Trecho:
==========
Acórdão nº 243/15.2GASPS.C1 de Court of Appeal of Coimbra (Portugal), 14 de Setembro de 2016

Magistrado ResponsávelJORGE FRAN
Data da Resolução14 de Setembro de 2016
EmissorCourt of Appeal of Coimbra (Portugal)

ACORDAM NA SECÇÃO CRIMINAL DO TRIBUNAL DA RELAÇÃO DE COIMBRA Nos autos de inquérito que, sob o número 243/15.2GASPS, correram termos pelos Serviços do DIAP de S. Pedro do Sul, da Comarca de Viseu, a encerrar aquela fase processual, a assistente A....

formulou acusação particular contra B.....

, imputando-lhe a prática, em autoria material, de um crime de injúria, p.p. pelo artº 181º, 1, do Código Penal.

Por entender não serem suficientes os indícios recolhidos, o MP não acompanhou a acusação particular.

Remetidos os autos a juízo, com vista ao seu julgamento em processo comum e distribuídos pela Secção de Competência Genérica, da Instância Local de S. Pedro do Sul – J1, daquela referida comarca de Viseu, viria a ser proferido despacho do seguinte teor: «Fls. 72/74: comunique, outrossim, à delegação distrital da OA a cessação de funções da Dra.C.... (cfr. fl. 66).

Autue como processo comum, com intervenção do tribunal singular.

O tribunal é competente e o processo válido. Instância regular.

Têm os presentes autos, como objecto, o conteúdo da acusação particular de fls. 50/51, deduzida pela assistente A.... contra o arguido B.....

Em parecer plasmado a fls. 57 a 59, a Digna Magistrada do MP não acompanhou aquela referida acusação por entender, em síntese, que os factos nela vertidos não configurariam a prática de qualquer crime, incluindo por isso o crime de injúria.

Ora, adiantando conclusões, afigura-se-nos assistir razão e bom fundamento à posição assumida pelo MP.

Assim, dispõe o artº 311º, nº 2 do CPP (diploma ao qual pertencerão as ulteriores menções legislativas sem indicação de origem) que se o processo tiver sido remetido para julgamento sem ter havido instrução, o presidente tem a possibilidade “a) De rejeitar a acusação, se a considerar manifestamente infundada”, sendo que tal peça considera-se como tal, ou seja, manifestamente infundada quando, além de outras causas prevenidas na lei, os factos não constituírem crime – artº 311º, nº 3, al. d).

Vejamos por isso esses factos: acusa a assistente o arguido de, numa via pública desta cidade de S. Pedro do Sul, se lhe ter dirigido e, referindo-se a si, assistente, ter proferido as seguintes expressões: “Estás cada vez melhor! Comia-te toda! És toda boa! Pagavas o que me deves!”. Em função de tal alegada conduta imputa ao arguido a prática de um crime de injúria, da previsão do artº 181º, nº 1 do CP, o qual dispõe que é punido aquele que “… injuriar outra pessoa, imputando-lhe factos, mesmo sob a forma de suspeita, ou dirigindo-lhe palavras, ofensivas da sua honra ou consideração…”.
==========
Registos listados:
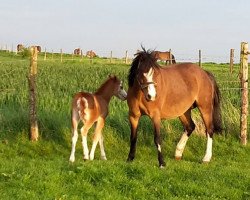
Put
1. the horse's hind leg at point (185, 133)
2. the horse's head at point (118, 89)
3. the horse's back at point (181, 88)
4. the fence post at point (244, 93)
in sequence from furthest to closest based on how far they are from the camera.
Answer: the fence post at point (244, 93) < the horse's hind leg at point (185, 133) < the horse's head at point (118, 89) < the horse's back at point (181, 88)

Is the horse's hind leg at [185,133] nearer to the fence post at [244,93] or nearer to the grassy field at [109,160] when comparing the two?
the grassy field at [109,160]

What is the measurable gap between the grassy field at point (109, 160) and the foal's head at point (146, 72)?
146cm

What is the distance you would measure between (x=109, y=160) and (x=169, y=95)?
2.04 meters

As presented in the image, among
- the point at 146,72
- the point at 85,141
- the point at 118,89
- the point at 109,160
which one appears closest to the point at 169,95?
the point at 118,89

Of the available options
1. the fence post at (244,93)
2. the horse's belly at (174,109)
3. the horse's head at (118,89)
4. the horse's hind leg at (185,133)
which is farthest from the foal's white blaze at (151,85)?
the fence post at (244,93)

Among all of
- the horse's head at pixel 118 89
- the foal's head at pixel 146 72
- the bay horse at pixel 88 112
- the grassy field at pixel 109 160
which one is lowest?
the grassy field at pixel 109 160

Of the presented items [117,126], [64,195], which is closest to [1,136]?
[117,126]

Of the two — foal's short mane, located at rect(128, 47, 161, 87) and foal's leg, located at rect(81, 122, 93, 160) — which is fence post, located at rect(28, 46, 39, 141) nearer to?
foal's leg, located at rect(81, 122, 93, 160)

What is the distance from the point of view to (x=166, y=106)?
10.3m

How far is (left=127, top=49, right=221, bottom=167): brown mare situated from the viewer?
923cm

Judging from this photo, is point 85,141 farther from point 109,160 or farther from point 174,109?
point 174,109

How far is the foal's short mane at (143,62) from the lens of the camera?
9.15 m

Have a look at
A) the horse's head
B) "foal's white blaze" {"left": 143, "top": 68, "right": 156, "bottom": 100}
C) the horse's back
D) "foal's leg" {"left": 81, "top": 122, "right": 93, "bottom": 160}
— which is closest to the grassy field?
"foal's leg" {"left": 81, "top": 122, "right": 93, "bottom": 160}

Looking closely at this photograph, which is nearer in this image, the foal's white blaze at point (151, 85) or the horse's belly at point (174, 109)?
the foal's white blaze at point (151, 85)
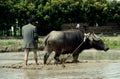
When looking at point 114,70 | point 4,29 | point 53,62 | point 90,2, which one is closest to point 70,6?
point 90,2

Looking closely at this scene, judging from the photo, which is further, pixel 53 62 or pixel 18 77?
pixel 53 62

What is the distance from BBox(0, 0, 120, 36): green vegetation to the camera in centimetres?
4112

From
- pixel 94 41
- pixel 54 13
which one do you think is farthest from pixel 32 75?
pixel 54 13

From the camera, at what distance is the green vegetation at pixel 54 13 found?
41125mm

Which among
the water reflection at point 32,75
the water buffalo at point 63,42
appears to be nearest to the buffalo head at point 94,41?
the water buffalo at point 63,42

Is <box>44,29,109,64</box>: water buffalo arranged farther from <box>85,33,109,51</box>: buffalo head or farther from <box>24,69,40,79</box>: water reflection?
<box>24,69,40,79</box>: water reflection

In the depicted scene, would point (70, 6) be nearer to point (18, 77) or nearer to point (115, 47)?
point (115, 47)

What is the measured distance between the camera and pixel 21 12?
41.2 meters

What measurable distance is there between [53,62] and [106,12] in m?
25.3

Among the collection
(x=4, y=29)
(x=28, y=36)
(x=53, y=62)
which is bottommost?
(x=4, y=29)

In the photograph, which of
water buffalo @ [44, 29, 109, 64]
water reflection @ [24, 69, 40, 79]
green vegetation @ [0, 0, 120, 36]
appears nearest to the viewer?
water reflection @ [24, 69, 40, 79]

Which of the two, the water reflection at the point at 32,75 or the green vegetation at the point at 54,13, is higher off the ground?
the water reflection at the point at 32,75

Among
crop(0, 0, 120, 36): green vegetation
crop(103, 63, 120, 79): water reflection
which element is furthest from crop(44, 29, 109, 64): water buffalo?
crop(0, 0, 120, 36): green vegetation

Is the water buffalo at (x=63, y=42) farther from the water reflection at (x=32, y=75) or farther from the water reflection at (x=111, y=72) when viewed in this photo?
the water reflection at (x=32, y=75)
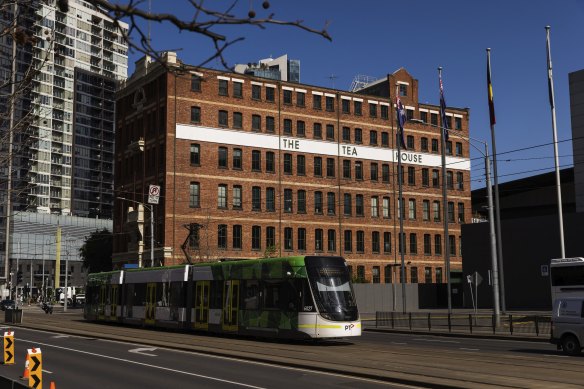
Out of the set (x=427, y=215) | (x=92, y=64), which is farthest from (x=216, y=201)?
(x=92, y=64)

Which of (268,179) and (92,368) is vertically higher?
(268,179)

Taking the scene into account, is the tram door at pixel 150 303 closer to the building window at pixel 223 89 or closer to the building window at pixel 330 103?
the building window at pixel 223 89

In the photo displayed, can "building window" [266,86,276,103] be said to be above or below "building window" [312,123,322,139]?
above

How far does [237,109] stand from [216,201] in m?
9.27

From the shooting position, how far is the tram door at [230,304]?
29.3m

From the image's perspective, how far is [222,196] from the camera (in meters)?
64.8

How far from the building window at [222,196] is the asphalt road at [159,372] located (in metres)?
40.0

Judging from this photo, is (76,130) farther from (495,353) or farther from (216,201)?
(495,353)

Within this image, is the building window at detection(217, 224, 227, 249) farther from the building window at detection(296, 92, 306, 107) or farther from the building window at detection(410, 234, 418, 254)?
the building window at detection(410, 234, 418, 254)

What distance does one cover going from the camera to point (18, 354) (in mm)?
22500

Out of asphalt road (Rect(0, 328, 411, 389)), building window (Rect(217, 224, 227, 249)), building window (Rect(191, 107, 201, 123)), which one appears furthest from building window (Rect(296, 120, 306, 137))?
asphalt road (Rect(0, 328, 411, 389))

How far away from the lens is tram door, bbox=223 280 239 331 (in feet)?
96.1

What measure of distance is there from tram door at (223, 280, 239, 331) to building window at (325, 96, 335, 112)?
146 feet

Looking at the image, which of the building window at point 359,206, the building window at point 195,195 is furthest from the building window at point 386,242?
the building window at point 195,195
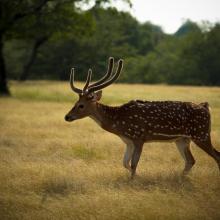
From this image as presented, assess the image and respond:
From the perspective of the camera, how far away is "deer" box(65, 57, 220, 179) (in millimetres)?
8594

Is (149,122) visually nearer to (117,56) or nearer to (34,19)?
(34,19)

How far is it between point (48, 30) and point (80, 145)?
16.0m

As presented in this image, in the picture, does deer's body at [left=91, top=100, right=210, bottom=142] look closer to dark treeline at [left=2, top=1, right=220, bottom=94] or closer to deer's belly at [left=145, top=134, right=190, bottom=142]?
deer's belly at [left=145, top=134, right=190, bottom=142]

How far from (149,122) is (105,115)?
2.44ft

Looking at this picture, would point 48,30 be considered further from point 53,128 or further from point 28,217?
point 28,217

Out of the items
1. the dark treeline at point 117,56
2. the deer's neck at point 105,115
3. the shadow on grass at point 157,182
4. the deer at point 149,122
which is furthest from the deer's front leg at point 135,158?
the dark treeline at point 117,56

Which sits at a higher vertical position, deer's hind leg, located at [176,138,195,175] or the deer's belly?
the deer's belly

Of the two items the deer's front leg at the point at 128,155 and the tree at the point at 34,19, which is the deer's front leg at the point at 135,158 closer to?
the deer's front leg at the point at 128,155

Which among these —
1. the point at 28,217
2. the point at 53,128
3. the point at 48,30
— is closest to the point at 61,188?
the point at 28,217

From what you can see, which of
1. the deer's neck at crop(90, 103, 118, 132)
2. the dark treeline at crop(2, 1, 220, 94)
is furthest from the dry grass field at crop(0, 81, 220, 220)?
the dark treeline at crop(2, 1, 220, 94)

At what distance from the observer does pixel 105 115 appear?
8.90 m

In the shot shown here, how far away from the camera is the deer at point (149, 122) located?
859 centimetres

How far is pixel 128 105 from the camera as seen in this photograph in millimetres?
8867

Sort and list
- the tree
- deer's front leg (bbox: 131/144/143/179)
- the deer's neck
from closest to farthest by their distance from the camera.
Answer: deer's front leg (bbox: 131/144/143/179), the deer's neck, the tree
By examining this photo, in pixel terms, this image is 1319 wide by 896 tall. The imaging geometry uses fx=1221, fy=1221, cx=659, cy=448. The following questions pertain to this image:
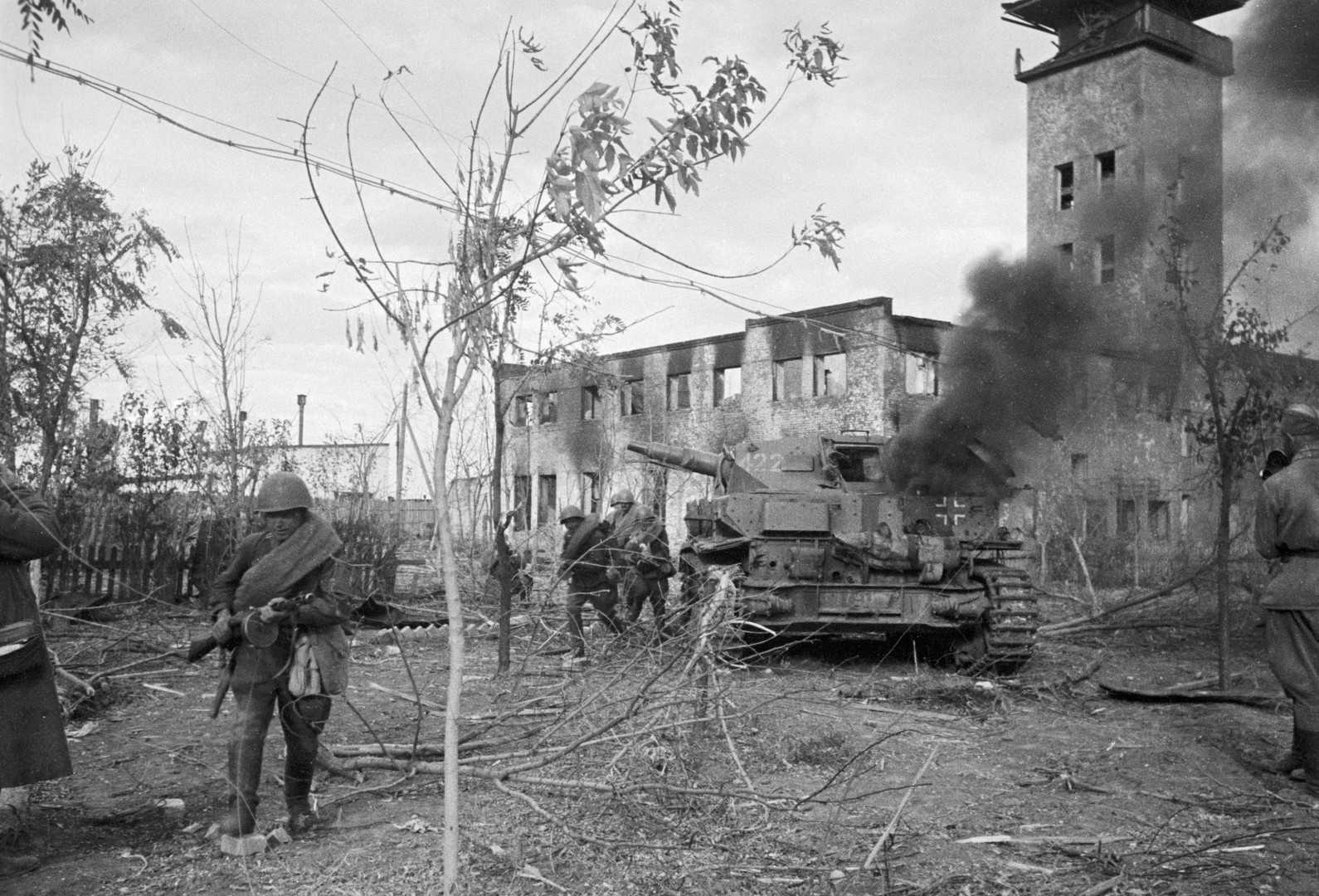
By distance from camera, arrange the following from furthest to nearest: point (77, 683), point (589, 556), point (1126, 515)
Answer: point (1126, 515)
point (589, 556)
point (77, 683)

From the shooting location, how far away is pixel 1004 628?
11023 mm

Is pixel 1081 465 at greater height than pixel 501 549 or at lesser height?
greater

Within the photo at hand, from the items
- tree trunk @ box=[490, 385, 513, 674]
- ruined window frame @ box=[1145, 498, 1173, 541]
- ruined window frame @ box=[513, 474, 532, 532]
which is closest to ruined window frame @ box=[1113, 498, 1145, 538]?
ruined window frame @ box=[1145, 498, 1173, 541]

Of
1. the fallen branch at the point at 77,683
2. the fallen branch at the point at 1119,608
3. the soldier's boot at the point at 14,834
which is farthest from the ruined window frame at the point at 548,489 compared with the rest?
the soldier's boot at the point at 14,834

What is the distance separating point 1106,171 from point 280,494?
15.1 metres

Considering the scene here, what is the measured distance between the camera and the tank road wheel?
36.3 feet

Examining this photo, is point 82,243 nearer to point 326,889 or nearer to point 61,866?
point 61,866

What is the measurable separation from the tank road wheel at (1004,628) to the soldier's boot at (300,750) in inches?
282

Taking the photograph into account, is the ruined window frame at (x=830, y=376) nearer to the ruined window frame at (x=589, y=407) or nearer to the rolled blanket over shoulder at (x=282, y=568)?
the ruined window frame at (x=589, y=407)

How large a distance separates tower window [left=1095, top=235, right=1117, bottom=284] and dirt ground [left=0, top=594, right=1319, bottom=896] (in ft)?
19.5

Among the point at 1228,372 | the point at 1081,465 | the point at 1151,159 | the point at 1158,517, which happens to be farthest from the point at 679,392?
the point at 1228,372

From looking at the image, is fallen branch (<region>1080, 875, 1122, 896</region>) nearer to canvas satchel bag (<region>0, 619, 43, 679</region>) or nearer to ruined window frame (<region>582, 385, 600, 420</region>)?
canvas satchel bag (<region>0, 619, 43, 679</region>)

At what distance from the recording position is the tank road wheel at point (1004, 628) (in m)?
==========
Problemas a resolver:
1. No trecho do acórdão, onde terá o arguido dirigido as expressões à assistente, segundo a acusação?
2. Retome o trecho do acórdão sobre a acusação por injúria a partir do ponto em que termina.
A listagem vem de outra fonte, sem relação com o trecho.

Lista de respostas:
1. Numa via pública da cidade de S. Pedro do Sul.

2.
Na decorrência da ausência de qualquer restrição legislativa, tem-se entendido o bem jurídico-penal protegido pela norma incriminadora, precisamente plasmado no conceito de honra, como assumindo uma natureza complexa, que inclui quer o valor pessoal ou interior de cada indivíduo, radicado na sua fundamental dignidade, quer a sua reputação ou consideração exterior – cfr. o Comentário Conimbricense do CP, t. I, 607.

De uma forma mais lata a honra consiste numa síntese do apreço social pelas qualidades determinantes da unicidade de cada indivíduo, e pelos demais valores espirituais e morais que em si existem e que lhe determinam a sua forma de pensar, de viver e de conviver, fazendo de cada qual um ser dotado de concretos atributos, capacidades e qualidades que se reflectem, também, no mundo exterior – cfr. Capelo de Sousa, in O Direito Geral de Personalidade, 303; ainda António Jorge Oliveira Mendes, in O Direito à Honra e a sua Tutela Penal, 18.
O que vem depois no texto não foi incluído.